------ Information supplied
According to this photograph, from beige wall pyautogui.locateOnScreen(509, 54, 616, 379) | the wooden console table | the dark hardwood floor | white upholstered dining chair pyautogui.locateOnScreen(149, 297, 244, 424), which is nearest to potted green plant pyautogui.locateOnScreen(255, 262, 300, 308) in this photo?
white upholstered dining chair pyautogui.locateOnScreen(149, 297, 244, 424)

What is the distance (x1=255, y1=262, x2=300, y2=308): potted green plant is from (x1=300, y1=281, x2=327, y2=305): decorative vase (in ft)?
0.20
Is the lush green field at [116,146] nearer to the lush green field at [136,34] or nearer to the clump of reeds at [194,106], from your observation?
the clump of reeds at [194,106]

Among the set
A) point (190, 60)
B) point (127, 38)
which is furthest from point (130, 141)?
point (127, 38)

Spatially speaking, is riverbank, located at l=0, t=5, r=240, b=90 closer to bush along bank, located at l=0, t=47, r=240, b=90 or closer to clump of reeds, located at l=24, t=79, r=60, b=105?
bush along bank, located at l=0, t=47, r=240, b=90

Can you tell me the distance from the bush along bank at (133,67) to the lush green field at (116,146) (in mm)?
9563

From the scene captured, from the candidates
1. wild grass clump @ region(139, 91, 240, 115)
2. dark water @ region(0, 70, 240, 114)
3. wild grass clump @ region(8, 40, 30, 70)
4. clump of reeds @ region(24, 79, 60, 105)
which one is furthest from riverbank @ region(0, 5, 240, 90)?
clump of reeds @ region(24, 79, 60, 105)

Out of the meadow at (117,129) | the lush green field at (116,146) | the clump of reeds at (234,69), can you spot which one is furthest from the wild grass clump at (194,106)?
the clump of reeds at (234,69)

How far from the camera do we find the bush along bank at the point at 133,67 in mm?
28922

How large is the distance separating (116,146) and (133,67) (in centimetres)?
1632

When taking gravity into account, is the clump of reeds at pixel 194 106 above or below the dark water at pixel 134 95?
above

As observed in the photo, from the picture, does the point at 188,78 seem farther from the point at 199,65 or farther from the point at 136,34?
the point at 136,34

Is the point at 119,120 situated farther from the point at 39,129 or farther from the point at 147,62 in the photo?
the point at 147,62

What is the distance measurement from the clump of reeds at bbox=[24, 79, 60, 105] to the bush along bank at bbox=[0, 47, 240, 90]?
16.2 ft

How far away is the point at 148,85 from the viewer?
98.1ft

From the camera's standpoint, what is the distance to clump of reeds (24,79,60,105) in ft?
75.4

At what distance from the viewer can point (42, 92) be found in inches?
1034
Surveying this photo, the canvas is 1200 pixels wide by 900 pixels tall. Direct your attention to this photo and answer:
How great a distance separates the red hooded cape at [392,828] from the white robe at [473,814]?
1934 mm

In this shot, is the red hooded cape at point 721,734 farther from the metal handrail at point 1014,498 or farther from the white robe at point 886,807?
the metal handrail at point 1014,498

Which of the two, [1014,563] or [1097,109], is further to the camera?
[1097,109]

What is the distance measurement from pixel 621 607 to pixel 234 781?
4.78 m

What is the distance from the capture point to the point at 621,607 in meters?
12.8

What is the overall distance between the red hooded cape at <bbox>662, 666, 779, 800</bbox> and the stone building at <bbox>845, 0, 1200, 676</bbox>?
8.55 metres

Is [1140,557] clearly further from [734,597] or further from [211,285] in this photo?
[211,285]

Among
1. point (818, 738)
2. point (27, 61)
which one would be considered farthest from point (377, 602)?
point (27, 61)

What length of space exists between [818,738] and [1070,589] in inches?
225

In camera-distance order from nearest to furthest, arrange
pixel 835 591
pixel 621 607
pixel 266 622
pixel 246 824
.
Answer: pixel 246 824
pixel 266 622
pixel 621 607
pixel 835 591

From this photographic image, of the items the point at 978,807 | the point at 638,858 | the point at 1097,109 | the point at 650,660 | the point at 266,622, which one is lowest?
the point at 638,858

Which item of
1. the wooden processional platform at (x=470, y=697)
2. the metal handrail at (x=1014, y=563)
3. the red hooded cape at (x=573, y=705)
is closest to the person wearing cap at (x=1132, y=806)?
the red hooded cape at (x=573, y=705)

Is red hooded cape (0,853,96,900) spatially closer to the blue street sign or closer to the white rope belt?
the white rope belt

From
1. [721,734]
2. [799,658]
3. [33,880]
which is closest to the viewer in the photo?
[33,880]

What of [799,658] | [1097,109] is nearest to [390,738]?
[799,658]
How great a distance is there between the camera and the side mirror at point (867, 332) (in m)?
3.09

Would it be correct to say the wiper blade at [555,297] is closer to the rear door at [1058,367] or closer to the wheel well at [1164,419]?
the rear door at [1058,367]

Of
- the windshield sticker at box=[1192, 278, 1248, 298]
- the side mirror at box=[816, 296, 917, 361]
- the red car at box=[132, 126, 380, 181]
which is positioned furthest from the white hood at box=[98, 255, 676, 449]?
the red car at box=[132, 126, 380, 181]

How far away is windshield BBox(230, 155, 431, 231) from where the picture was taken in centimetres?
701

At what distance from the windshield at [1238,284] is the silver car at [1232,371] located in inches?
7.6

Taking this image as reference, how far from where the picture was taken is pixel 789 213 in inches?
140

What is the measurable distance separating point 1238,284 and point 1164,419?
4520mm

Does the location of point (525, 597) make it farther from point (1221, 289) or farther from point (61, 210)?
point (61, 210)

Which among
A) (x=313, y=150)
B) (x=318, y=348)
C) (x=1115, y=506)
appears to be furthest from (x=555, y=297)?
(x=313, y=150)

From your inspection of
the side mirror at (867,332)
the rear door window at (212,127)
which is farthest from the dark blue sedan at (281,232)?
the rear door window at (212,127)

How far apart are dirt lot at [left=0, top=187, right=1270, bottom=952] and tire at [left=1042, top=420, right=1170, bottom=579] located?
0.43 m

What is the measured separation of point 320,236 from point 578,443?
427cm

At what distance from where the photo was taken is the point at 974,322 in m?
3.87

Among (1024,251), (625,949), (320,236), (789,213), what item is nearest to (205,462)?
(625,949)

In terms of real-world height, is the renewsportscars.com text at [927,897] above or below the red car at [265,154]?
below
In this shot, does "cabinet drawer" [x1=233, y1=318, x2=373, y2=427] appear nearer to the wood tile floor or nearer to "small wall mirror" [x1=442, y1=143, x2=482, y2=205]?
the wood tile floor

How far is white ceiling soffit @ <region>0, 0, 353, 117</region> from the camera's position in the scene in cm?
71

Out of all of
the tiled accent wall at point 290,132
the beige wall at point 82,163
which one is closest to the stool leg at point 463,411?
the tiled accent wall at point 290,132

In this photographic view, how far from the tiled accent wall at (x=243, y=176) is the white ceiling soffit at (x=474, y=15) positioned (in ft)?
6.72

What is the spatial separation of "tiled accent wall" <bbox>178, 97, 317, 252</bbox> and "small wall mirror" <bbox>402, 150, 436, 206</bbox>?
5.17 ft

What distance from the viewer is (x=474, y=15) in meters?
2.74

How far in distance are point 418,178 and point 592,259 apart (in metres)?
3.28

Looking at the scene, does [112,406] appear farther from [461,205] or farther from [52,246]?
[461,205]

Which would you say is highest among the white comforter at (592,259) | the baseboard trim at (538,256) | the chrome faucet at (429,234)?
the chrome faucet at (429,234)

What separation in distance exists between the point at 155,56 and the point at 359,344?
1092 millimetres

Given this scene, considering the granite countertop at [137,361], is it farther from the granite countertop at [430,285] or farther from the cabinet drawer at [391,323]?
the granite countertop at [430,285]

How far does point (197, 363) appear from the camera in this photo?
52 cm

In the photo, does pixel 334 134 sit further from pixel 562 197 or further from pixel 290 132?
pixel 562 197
------------
Edit the records above by replacing "lush green field" with "green pasture" wherever it occurs. Reproduce all the records in full, with everything else unchanged.

■ **Task answer**:
According to this photograph, from beige wall pyautogui.locateOnScreen(509, 54, 616, 379) | the wooden console table | the dark hardwood floor | white upholstered dining chair pyautogui.locateOnScreen(149, 297, 244, 424), which is nearest to potted green plant pyautogui.locateOnScreen(255, 262, 300, 308) in this photo?
white upholstered dining chair pyautogui.locateOnScreen(149, 297, 244, 424)

What is the distance (x1=255, y1=262, x2=300, y2=308): potted green plant is from (x1=300, y1=281, x2=327, y2=305): decorative vase (in ft)?
0.20
Is the green pasture at [116,146] nearer to the green pasture at [136,34] or nearer to the clump of reeds at [194,106], from your observation?
the clump of reeds at [194,106]

Among the set
A) point (190, 60)
B) point (127, 38)
which is furthest from point (130, 141)?
point (127, 38)

Spatially speaking, is riverbank, located at l=0, t=5, r=240, b=90 closer to bush along bank, located at l=0, t=47, r=240, b=90 or closer to clump of reeds, located at l=24, t=79, r=60, b=105?
bush along bank, located at l=0, t=47, r=240, b=90

Can you tell me the distance from the bush along bank at (133,67) to the green pasture at (116,146) (in mm)?
9563

From the scene captured, from the candidates
1. wild grass clump @ region(139, 91, 240, 115)
2. dark water @ region(0, 70, 240, 114)
3. wild grass clump @ region(8, 40, 30, 70)
4. clump of reeds @ region(24, 79, 60, 105)
which one is furthest from riverbank @ region(0, 5, 240, 90)?
clump of reeds @ region(24, 79, 60, 105)

Out of the meadow at (117,129) | the green pasture at (116,146) | the clump of reeds at (234,69), can you spot which one is furthest from the wild grass clump at (194,106)?
the clump of reeds at (234,69)

How far from the camera do we find the bush along bank at the point at 133,67 in mm?
28922

How large is the distance separating (116,146) and (133,67) (in centimetres)?
1632

When taking gravity into account, is the clump of reeds at pixel 194 106 above or below the dark water at pixel 134 95?
above

As observed in the photo, from the picture, does the point at 188,78 seem farther from the point at 199,65 or farther from the point at 136,34?
the point at 136,34

Is the point at 119,120 situated farther from the point at 39,129 or farther from the point at 147,62 in the photo?
the point at 147,62

What is the distance measurement from the clump of reeds at bbox=[24, 79, 60, 105] to the bush along bank at bbox=[0, 47, 240, 90]?
16.2 ft

How far away is the point at 148,85 from the viewer?
98.1ft

From the camera's standpoint, what is the distance to clump of reeds (24,79,60,105) in ft?
75.4

At what distance from the viewer can point (42, 92) be found in inches?
1034
Surveying this photo, the canvas is 1200 pixels wide by 900 pixels tall. Direct your attention to this photo and answer:
How great a distance separates the red hooded cape at [392,828] from the white robe at [473,814]?
1934 mm

In this shot, is the red hooded cape at point 721,734 farther from the metal handrail at point 1014,498 or farther from the white robe at point 886,807?
the metal handrail at point 1014,498

Which of the two, [1014,563] or [1097,109], is further to the camera?
[1097,109]

What is the distance measurement from pixel 621 607 to pixel 234 781?
4.78 m

What is the distance from the capture point to the point at 621,607 in meters?
12.8

What is the overall distance between the red hooded cape at <bbox>662, 666, 779, 800</bbox> and the stone building at <bbox>845, 0, 1200, 676</bbox>?
8.55 metres

Is [1140,557] clearly further from [734,597] or further from [211,285] in this photo?
[211,285]

Among
1. point (818, 738)
2. point (27, 61)
which one would be considered farthest from point (377, 602)?
point (27, 61)

What length of space exists between [818,738] and [1070,589] in inches?
225

In camera-distance order from nearest to furthest, arrange
pixel 835 591
pixel 621 607
pixel 266 622
pixel 246 824
.
Answer: pixel 246 824
pixel 266 622
pixel 621 607
pixel 835 591

From this photographic image, of the items the point at 978,807 | the point at 638,858 | the point at 1097,109 | the point at 650,660 | the point at 266,622, which one is lowest?
the point at 638,858

Which item of
1. the wooden processional platform at (x=470, y=697)
2. the metal handrail at (x=1014, y=563)
3. the red hooded cape at (x=573, y=705)
is closest to the person wearing cap at (x=1132, y=806)?
the red hooded cape at (x=573, y=705)

Is red hooded cape (0,853,96,900) spatially closer to the blue street sign or closer to the white rope belt?
the white rope belt

From
1. [721,734]
2. [799,658]
3. [33,880]
which is closest to the viewer in the photo?
[33,880]

What of [799,658] | [1097,109] is nearest to [390,738]?
[799,658]
How great a distance is there between the camera and the side mirror at point (867, 332) (in m)?
3.09

Would it be correct to say the wiper blade at [555,297] is closer to the rear door at [1058,367] or closer to the wheel well at [1164,419]?
the rear door at [1058,367]

Of
- the windshield sticker at box=[1192, 278, 1248, 298]
- the side mirror at box=[816, 296, 917, 361]
- the red car at box=[132, 126, 380, 181]
which is positioned furthest from the white hood at box=[98, 255, 676, 449]?
the red car at box=[132, 126, 380, 181]

How far away is windshield BBox(230, 155, 431, 231) from where the picture was taken in centimetres?
701

At what distance from the windshield at [1238,284] is the silver car at [1232,371] located in inches?
7.6

Taking this image as reference, how far from where the picture was taken is pixel 789 213 in inches?
140

What is the measurable distance separating point 1238,284 and point 1164,419?
4520mm

Does the location of point (525, 597) make it farther from point (1221, 289) or farther from point (61, 210)?
point (61, 210)

Which among
A) (x=313, y=150)
B) (x=318, y=348)
C) (x=1115, y=506)
appears to be furthest from (x=555, y=297)?
(x=313, y=150)

From your inspection of
the side mirror at (867,332)
the rear door window at (212,127)
which is farthest from the dark blue sedan at (281,232)?
the rear door window at (212,127)

How far apart are dirt lot at [left=0, top=187, right=1270, bottom=952] and tire at [left=1042, top=420, right=1170, bottom=579] located?
0.43 m

What is the measured separation of point 320,236 from point 578,443?
427cm

At what distance from where the photo was taken is the point at 974,322 in m?
3.87

Among (1024,251), (625,949), (320,236), (789,213), what item is nearest to (205,462)?
(625,949)

In terms of real-world height, is the renewsportscars.com text at [927,897] above or below the red car at [265,154]?
below
In this shot, does "cabinet drawer" [x1=233, y1=318, x2=373, y2=427] appear nearer to the wood tile floor or nearer to "small wall mirror" [x1=442, y1=143, x2=482, y2=205]?
the wood tile floor

How far is white ceiling soffit @ <region>0, 0, 353, 117</region> from the camera's position in the scene in cm?
71

Out of all of
the tiled accent wall at point 290,132
the beige wall at point 82,163
which one is closest to the stool leg at point 463,411?
the tiled accent wall at point 290,132

In this photographic view, how far from the tiled accent wall at (x=243, y=176) is the white ceiling soffit at (x=474, y=15) positioned (in ft)?
6.72

What is the spatial separation of "tiled accent wall" <bbox>178, 97, 317, 252</bbox> and "small wall mirror" <bbox>402, 150, 436, 206</bbox>?
5.17 ft

What distance from the viewer is (x=474, y=15) in meters?
2.74

How far in distance are point 418,178 and point 592,259 apart (in metres)?
3.28

Looking at the scene, does [112,406] appear farther from [461,205] or farther from [52,246]?
[461,205]

Which would you say is highest among the white comforter at (592,259) | the baseboard trim at (538,256) | the chrome faucet at (429,234)?
the chrome faucet at (429,234)

What separation in distance exists between the point at 155,56 and the point at 359,344?
1092 millimetres

Given this scene, considering the granite countertop at [137,361], is it farther from the granite countertop at [430,285] or farther from the cabinet drawer at [391,323]?
the granite countertop at [430,285]

How far does point (197, 363) appear from the camera in this photo?
52 cm

In the photo, does pixel 334 134 sit further from pixel 562 197 or further from pixel 290 132?
pixel 562 197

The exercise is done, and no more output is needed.